As many American families struggle to make ends meet, state governments look for ways to lift their financial burden. New Mexico is the latest to join this effort. Recently, the state announced its plan to make tuition at public universities and colleges free for all residents, regardless of financial need.
Governor Michelle Lujan Grisham revealed the program on Wednesday, which will include the state’s 29 two- and four-year public institutions. According to the plan, students attending these schools will not be expected to pay tuition by fall semester 2020. The state’s increased revenues from oil production will provide most of the funding necessary.
However, as promising as it sounds, the initiative has yet to receive legislative approval. But Grisham is positive the program, called the New Mexico Opportunity Scholarship, will have the support of lawmakers.

Following in the footsteps of its New York counterpart, the Excelsior Scholarship, the New Mexico Opportunity Scholarship does not cover room and board. This leaves families responsible for 25% to 40% of college costs. Further like its New York predecessor, in order to qualify for New Mexico’s scholarship, students must have already drawn from federal and state aid programs.
But unlike the Excelsior Scholarship, New Mexico’s program grants all recent high school graduates free tuition, regardless of financial need. Moreover, the New Mexico plan also includes adults looking to resume their pursuit of higher education at community colleges.

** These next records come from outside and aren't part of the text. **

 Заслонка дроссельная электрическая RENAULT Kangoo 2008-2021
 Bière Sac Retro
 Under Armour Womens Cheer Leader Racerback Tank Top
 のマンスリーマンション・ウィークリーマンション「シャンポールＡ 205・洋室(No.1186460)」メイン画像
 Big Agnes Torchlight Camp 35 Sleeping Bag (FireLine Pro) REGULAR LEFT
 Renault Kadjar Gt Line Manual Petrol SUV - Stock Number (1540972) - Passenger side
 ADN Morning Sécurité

Under the New Mexico Opportunity Scholarship, students must maintain a GPA of at least 2.5 at their institution of choice, in order to retain their financial support.

(Photo: SWInsider)
The announcement has garnered mixed reactions from experts. New York University anthropologist Caitlin Zaloom, whose research examines college costs’ impact on families, praised New Mexico’s plan as a contributor to a culminating “watershed moment” for affordable education in a New York Times piece. Zaloom expressed firm approval in New Mexico’s initiative, calling similar efforts by other states “some of the most successful engines of mobility in this country.”
However, senior higher education adviser Wesley Whistle, from research institute New America, isn’t as optimistic. “If you call it free and don’t provide the supports for students once they get there, then you still don’t set them up for success,” he told the New York Times. He was displeased that the program doesn’t cover costs outside tuition, such as textbooks and living expenses.

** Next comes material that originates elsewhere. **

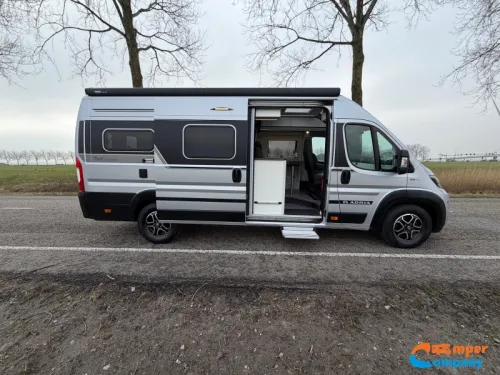 Adria Twin Supreme 640 SLB Single beds  photo: 6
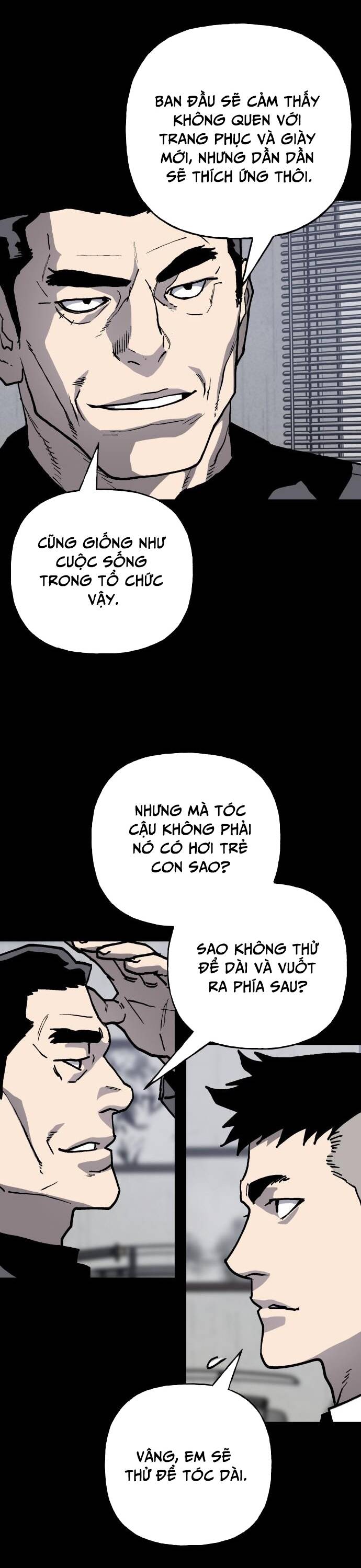 Ông Trùm Trở Lại [Chap 33-61] - Page 2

Generally, experts against universal free college programs argue the money is best spent on families with the most financial need.

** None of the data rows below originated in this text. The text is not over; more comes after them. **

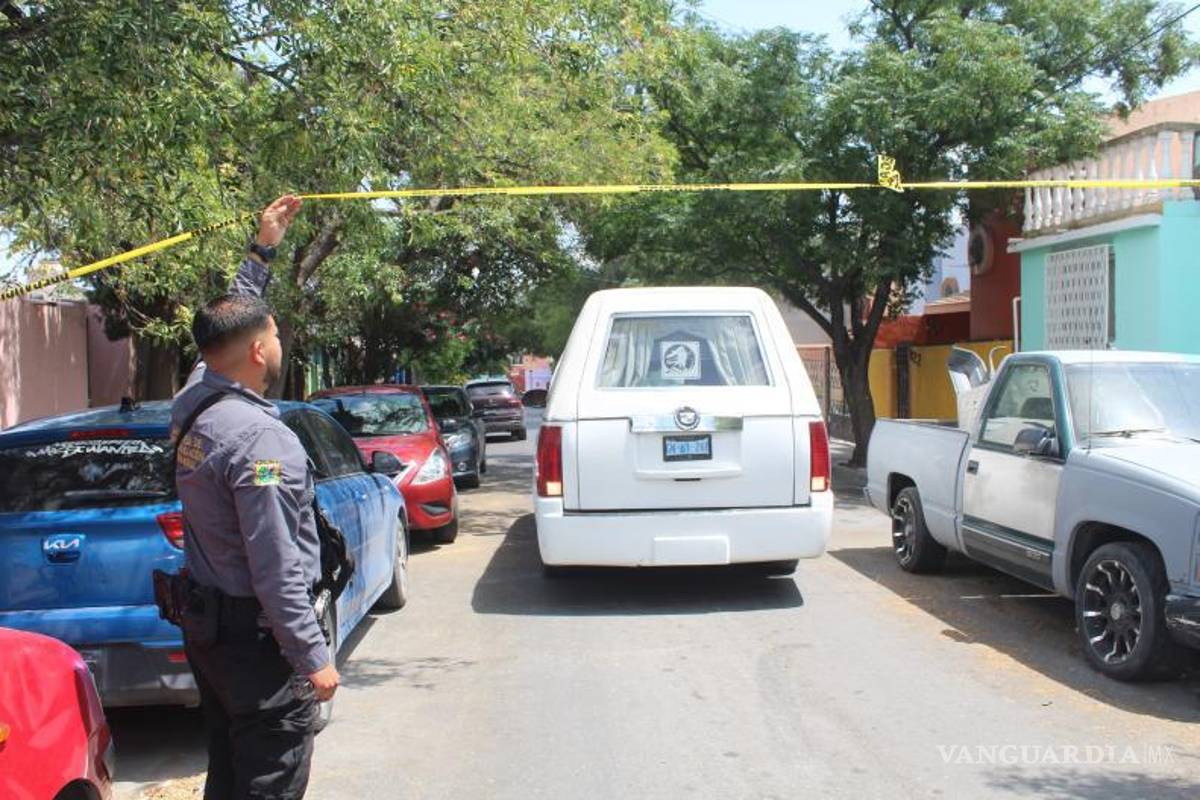 Saltillo: hallan sin vida a adulto mayor en avanzado estado de descomposición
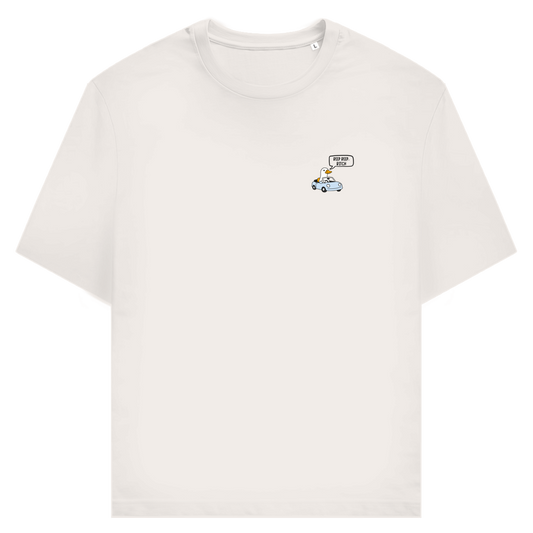 Beep Beep - Bio Unisex T-Shirt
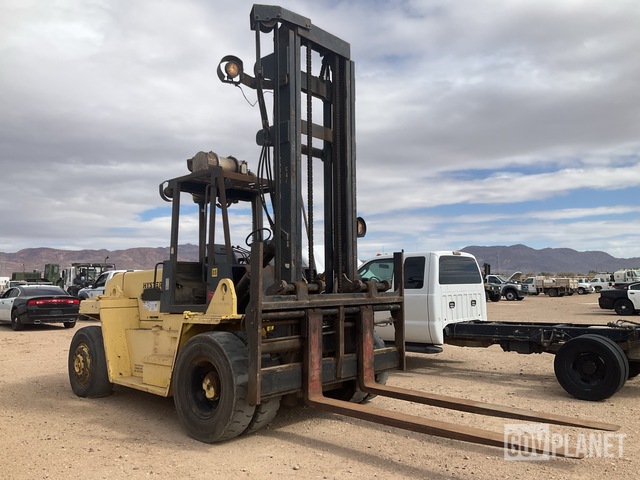 MONTACARGAS HYSTER H230XL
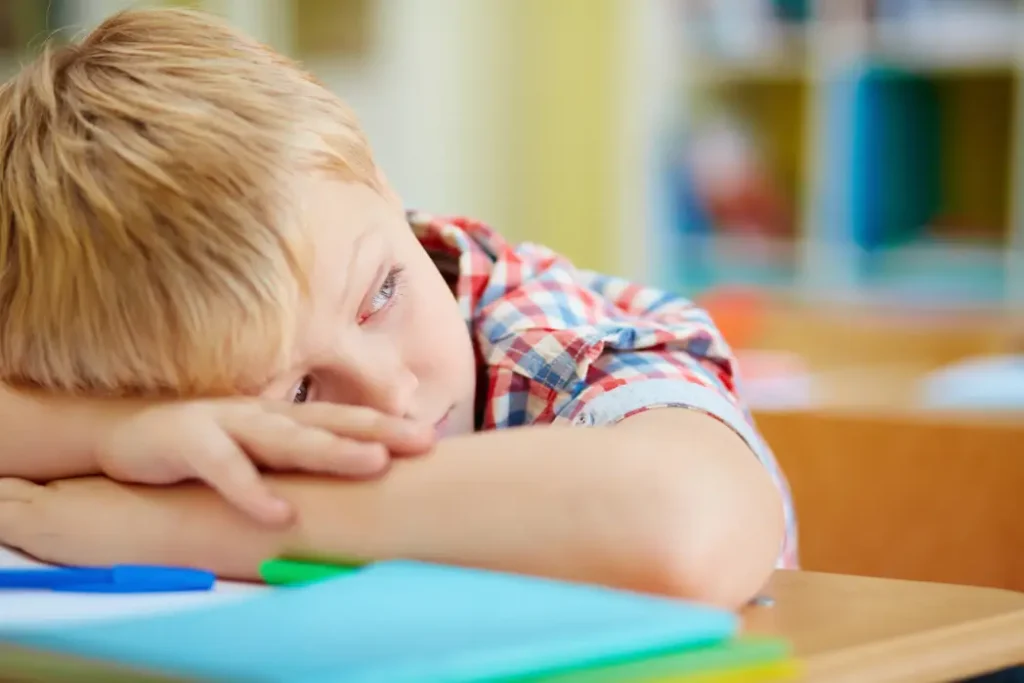 Social Anxiety at School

In spite of criticism, Grisham and other New Mexico government officials are confident their plan will be approved, mainly due to the state’s widespread poverty epidemic. In 2017, the US Census Bureau ranked New Mexico as the third most impoverished state in the country.
“Our state stands to benefit more than any other state in the country because of the poverty aspect that we all face with our population every day,” she said. “Our students benefit more than any other student in the country with strategies and investments like this.”
If the plan passes, New Mexico will be the 21st state to offer a statewide scholarship program.